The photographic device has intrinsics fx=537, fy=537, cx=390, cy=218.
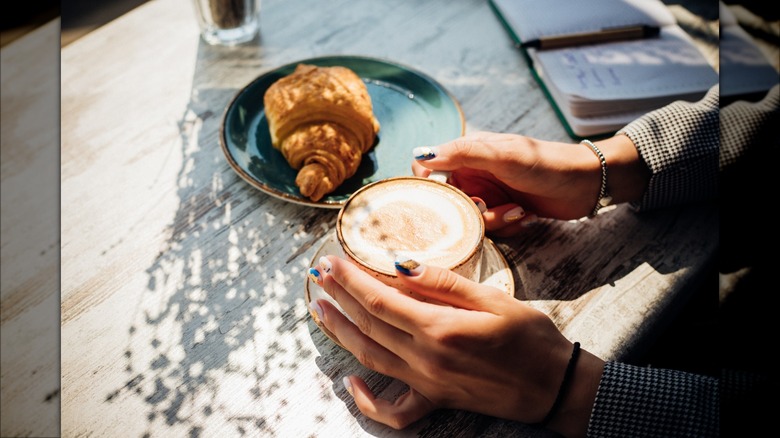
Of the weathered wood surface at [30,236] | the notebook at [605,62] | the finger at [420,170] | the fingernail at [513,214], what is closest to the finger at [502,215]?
the fingernail at [513,214]

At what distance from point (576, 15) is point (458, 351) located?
1.27 metres

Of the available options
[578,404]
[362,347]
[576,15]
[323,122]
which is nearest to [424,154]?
[323,122]

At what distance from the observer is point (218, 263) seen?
3.52 ft

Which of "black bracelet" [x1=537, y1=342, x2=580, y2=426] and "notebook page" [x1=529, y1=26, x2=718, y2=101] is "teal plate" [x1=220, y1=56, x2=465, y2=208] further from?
"black bracelet" [x1=537, y1=342, x2=580, y2=426]

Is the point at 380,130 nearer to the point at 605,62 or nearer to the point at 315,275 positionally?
the point at 315,275

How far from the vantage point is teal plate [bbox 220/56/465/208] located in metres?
1.18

________________________

Stated goal: Rewrite all the entries above as a numbered list with one line per item, skipping the blank lines and leaving out the picture.

Response to the task:
1. The photographic device has intrinsics fx=537, fy=537, cx=390, cy=218.
2. Of the weathered wood surface at [30,236] | the notebook at [605,62] | the finger at [420,170] | the fingernail at [513,214], what is closest to the finger at [502,215]?
3. the fingernail at [513,214]
4. At what distance from point (576, 15) is point (458, 351) located?
5. 1.27 metres
6. Of the available options
7. [578,404]
8. [362,347]
9. [576,15]
10. [323,122]
11. which is nearest to [424,154]?
12. [323,122]
13. At what distance from the observer is point (218, 263) seen?
14. 3.52 ft
15. Which of "black bracelet" [x1=537, y1=342, x2=580, y2=426] and "notebook page" [x1=529, y1=26, x2=718, y2=101] is "teal plate" [x1=220, y1=56, x2=465, y2=208] further from?
16. "black bracelet" [x1=537, y1=342, x2=580, y2=426]
17. Is the point at 380,130 nearer to the point at 605,62 or nearer to the point at 315,275 positionally?
18. the point at 315,275
19. How far from the vantage point is teal plate [bbox 220/56/465/208] located in metres?
20. 1.18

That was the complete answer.